■ **Requirement**
In the records that follow, the lines from the one containing "библиотека диссертаций" to the one containing "Always list the", inclusive, are to be given again exactly.

■ **Entries provided**
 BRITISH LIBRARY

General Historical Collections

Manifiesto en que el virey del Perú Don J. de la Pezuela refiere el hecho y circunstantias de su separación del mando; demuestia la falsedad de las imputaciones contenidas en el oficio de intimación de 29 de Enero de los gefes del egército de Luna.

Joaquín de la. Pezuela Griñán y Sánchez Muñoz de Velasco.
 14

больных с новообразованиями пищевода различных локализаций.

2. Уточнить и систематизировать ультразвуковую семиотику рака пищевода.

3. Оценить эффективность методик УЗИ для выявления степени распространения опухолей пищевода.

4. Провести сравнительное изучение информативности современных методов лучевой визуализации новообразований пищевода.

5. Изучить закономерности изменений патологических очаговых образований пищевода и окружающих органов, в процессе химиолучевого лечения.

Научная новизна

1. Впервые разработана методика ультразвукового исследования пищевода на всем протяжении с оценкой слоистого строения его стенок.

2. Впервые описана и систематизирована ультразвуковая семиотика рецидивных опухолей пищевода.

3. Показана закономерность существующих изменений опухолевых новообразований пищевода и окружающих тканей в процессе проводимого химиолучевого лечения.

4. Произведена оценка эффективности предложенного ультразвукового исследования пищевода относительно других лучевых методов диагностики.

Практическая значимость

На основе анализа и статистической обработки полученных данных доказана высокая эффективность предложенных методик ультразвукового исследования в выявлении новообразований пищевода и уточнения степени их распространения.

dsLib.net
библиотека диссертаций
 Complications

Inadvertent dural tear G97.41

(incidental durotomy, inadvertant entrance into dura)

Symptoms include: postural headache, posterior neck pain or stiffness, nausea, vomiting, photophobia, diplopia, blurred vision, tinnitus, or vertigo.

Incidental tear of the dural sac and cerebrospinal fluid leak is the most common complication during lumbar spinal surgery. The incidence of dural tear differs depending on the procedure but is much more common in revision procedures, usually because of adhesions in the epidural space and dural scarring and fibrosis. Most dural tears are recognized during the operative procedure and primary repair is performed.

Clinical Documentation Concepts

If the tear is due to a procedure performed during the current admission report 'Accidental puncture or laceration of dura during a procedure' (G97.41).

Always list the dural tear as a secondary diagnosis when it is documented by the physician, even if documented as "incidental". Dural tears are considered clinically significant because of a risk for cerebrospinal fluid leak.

---

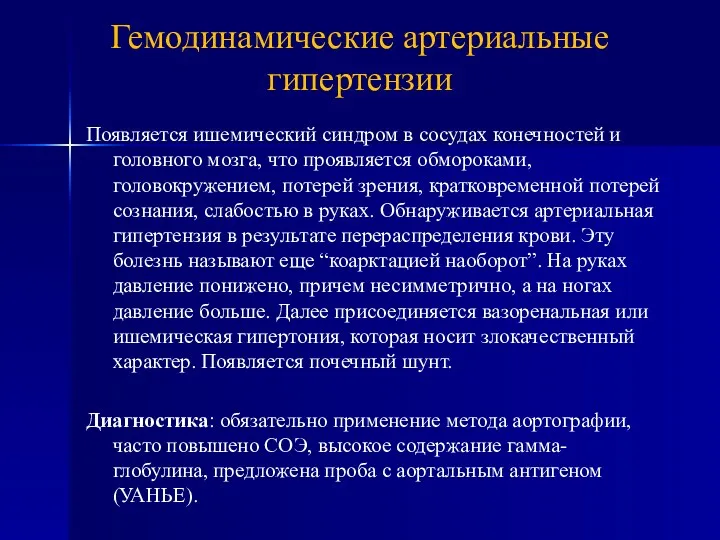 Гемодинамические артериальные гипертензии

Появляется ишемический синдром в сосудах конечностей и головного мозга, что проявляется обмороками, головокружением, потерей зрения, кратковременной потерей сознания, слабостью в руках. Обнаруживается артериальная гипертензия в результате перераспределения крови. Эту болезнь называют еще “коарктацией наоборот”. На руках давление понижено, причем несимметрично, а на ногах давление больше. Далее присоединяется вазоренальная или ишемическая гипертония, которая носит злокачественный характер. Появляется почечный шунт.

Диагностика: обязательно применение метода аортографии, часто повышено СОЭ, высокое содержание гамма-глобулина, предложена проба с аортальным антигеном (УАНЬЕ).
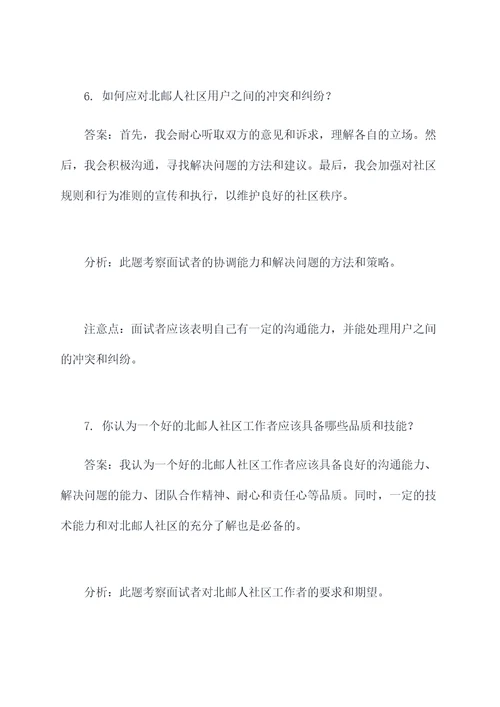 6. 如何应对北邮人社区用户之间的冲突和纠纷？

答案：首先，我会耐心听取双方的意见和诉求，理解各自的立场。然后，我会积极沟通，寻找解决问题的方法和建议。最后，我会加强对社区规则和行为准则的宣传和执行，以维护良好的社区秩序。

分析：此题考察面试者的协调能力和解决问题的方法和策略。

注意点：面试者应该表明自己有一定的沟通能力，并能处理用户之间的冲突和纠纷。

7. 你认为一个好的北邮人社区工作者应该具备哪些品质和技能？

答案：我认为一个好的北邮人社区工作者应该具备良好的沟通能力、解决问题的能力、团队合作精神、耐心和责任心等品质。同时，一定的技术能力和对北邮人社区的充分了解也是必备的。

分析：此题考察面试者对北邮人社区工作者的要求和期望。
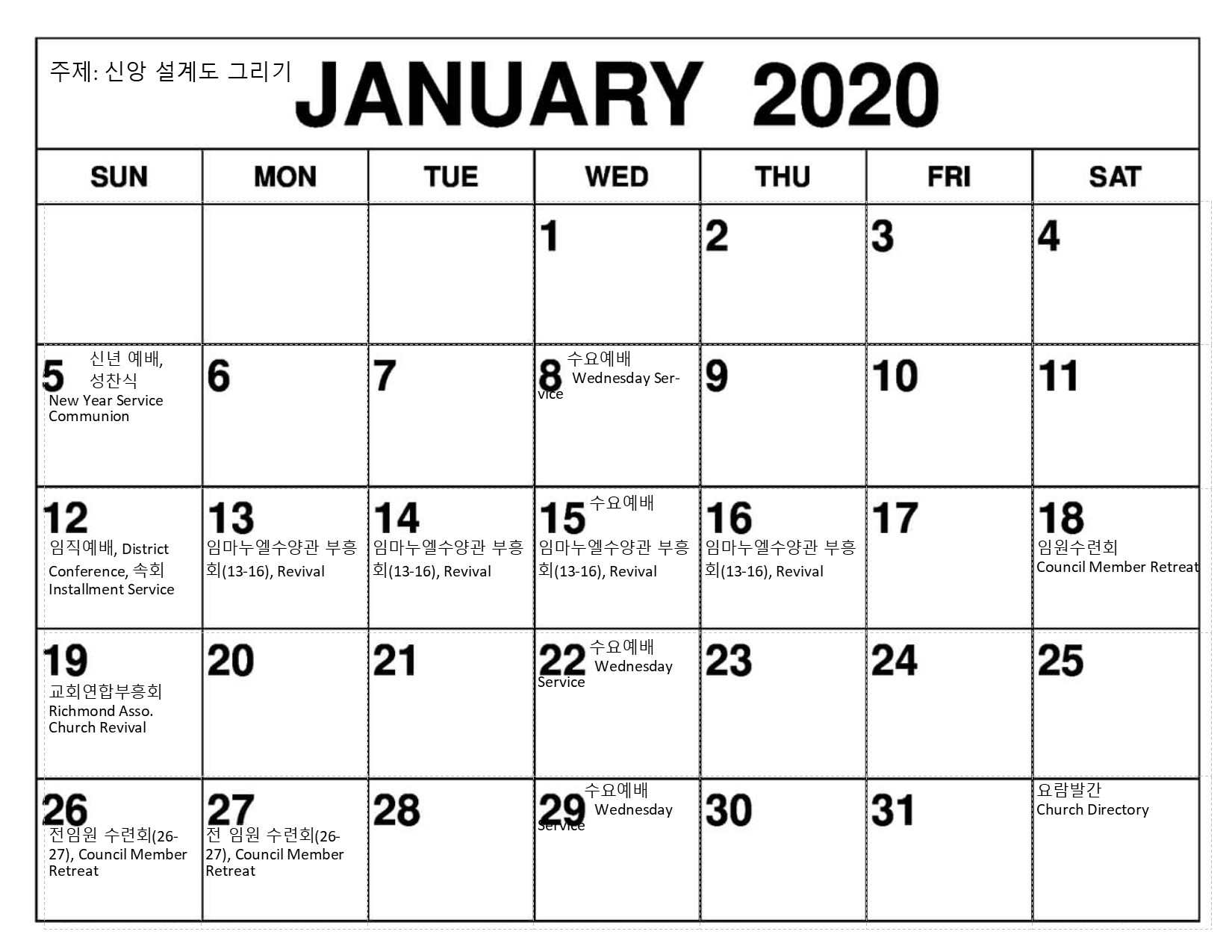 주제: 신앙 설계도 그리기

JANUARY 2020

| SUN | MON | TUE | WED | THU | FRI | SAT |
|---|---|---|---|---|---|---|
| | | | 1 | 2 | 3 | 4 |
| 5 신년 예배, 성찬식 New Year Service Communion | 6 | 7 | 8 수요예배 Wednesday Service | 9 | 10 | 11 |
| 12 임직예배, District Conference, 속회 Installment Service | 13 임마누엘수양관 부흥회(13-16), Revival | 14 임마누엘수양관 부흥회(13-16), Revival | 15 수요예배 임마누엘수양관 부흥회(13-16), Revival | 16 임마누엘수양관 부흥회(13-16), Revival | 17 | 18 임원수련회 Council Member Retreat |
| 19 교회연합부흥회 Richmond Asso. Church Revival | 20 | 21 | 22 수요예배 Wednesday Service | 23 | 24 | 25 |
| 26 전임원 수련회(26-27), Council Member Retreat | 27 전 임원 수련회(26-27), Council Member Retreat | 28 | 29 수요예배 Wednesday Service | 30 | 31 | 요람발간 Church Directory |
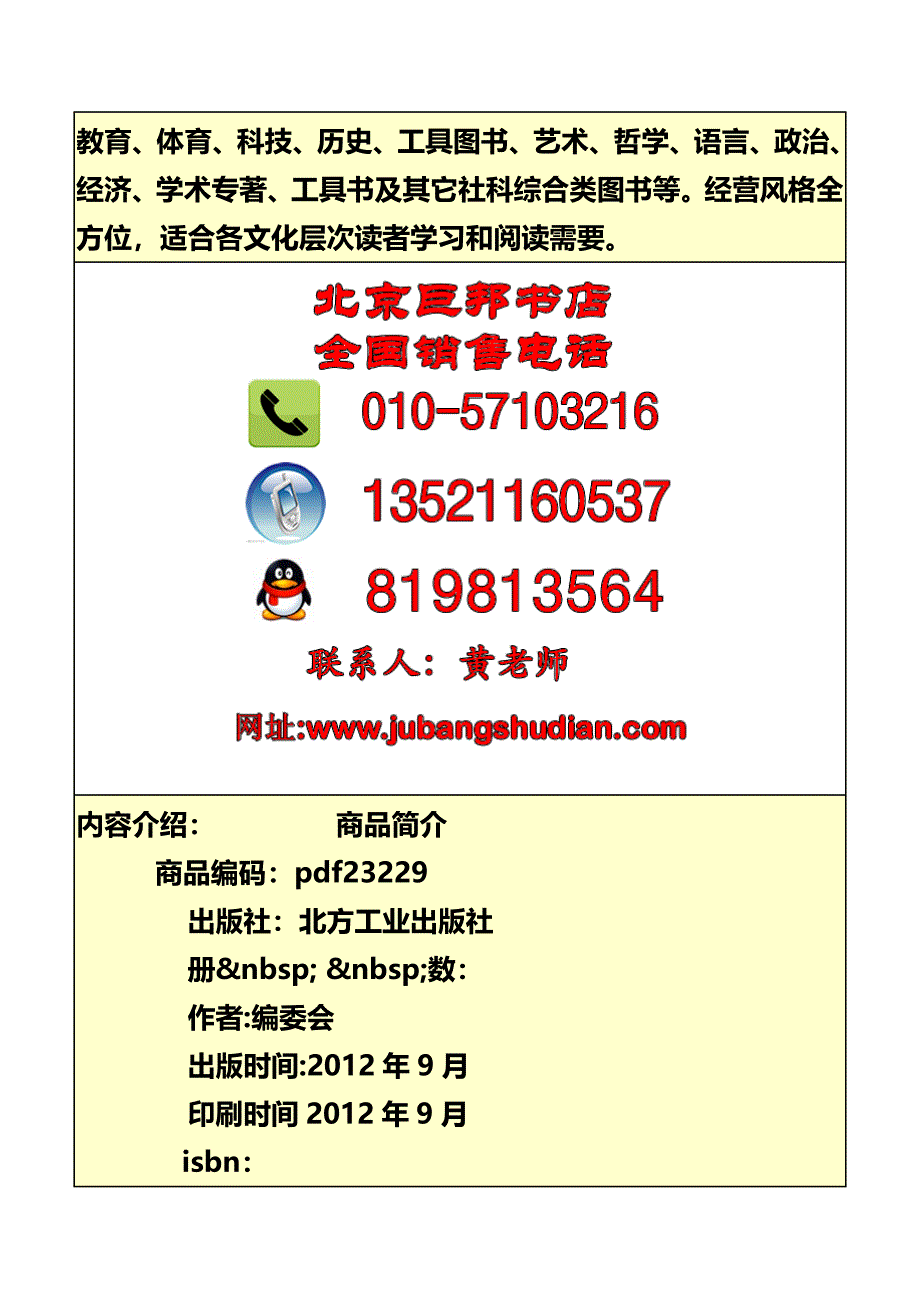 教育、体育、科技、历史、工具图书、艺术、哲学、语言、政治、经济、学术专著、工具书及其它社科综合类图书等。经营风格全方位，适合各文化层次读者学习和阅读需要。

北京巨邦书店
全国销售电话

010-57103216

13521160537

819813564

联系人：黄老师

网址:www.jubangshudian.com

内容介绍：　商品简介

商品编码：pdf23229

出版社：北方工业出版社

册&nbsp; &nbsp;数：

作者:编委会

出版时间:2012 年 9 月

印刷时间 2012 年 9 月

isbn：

--

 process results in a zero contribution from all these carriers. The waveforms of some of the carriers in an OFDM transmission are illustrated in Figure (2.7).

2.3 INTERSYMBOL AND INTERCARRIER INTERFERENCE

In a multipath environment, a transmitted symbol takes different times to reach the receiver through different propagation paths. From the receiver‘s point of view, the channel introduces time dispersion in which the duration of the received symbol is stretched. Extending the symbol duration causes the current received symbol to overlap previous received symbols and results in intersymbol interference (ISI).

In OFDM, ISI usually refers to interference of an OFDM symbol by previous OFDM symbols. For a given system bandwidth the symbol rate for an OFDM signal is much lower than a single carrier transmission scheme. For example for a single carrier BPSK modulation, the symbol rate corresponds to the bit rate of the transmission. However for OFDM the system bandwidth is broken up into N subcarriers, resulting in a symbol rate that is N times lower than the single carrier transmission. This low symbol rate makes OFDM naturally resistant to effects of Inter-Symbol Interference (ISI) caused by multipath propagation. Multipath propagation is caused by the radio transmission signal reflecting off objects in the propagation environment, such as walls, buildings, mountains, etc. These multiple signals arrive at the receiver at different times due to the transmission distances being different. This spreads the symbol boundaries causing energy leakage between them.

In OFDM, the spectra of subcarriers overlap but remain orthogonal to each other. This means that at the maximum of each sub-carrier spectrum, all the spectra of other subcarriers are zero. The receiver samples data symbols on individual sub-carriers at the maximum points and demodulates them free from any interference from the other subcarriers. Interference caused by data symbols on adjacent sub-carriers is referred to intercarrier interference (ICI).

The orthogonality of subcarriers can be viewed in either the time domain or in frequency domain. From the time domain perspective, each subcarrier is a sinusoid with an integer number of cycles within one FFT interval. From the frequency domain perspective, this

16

■ **Answer to this exercise**
библиотека диссертаций
 Complications

Inadvertent dural tear G97.41

(incidental durotomy, inadvertant entrance into dura)

Symptoms include: postural headache, posterior neck pain or stiffness, nausea, vomiting, photophobia, diplopia, blurred vision, tinnitus, or vertigo.

Incidental tear of the dural sac and cerebrospinal fluid leak is the most common complication during lumbar spinal surgery. The incidence of dural tear differs depending on the procedure but is much more common in revision procedures, usually because of adhesions in the epidural space and dural scarring and fibrosis. Most dural tears are recognized during the operative procedure and primary repair is performed.

Clinical Documentation Concepts

If the tear is due to a procedure performed during the current admission report 'Accidental puncture or laceration of dura during a procedure' (G97.41).

Always list the dural tear as a secondary diagnosis when it is documented by the physician, even if documented as "incidental". Dural tears are considered clinically significant because of a risk for cerebrospinal fluid leak.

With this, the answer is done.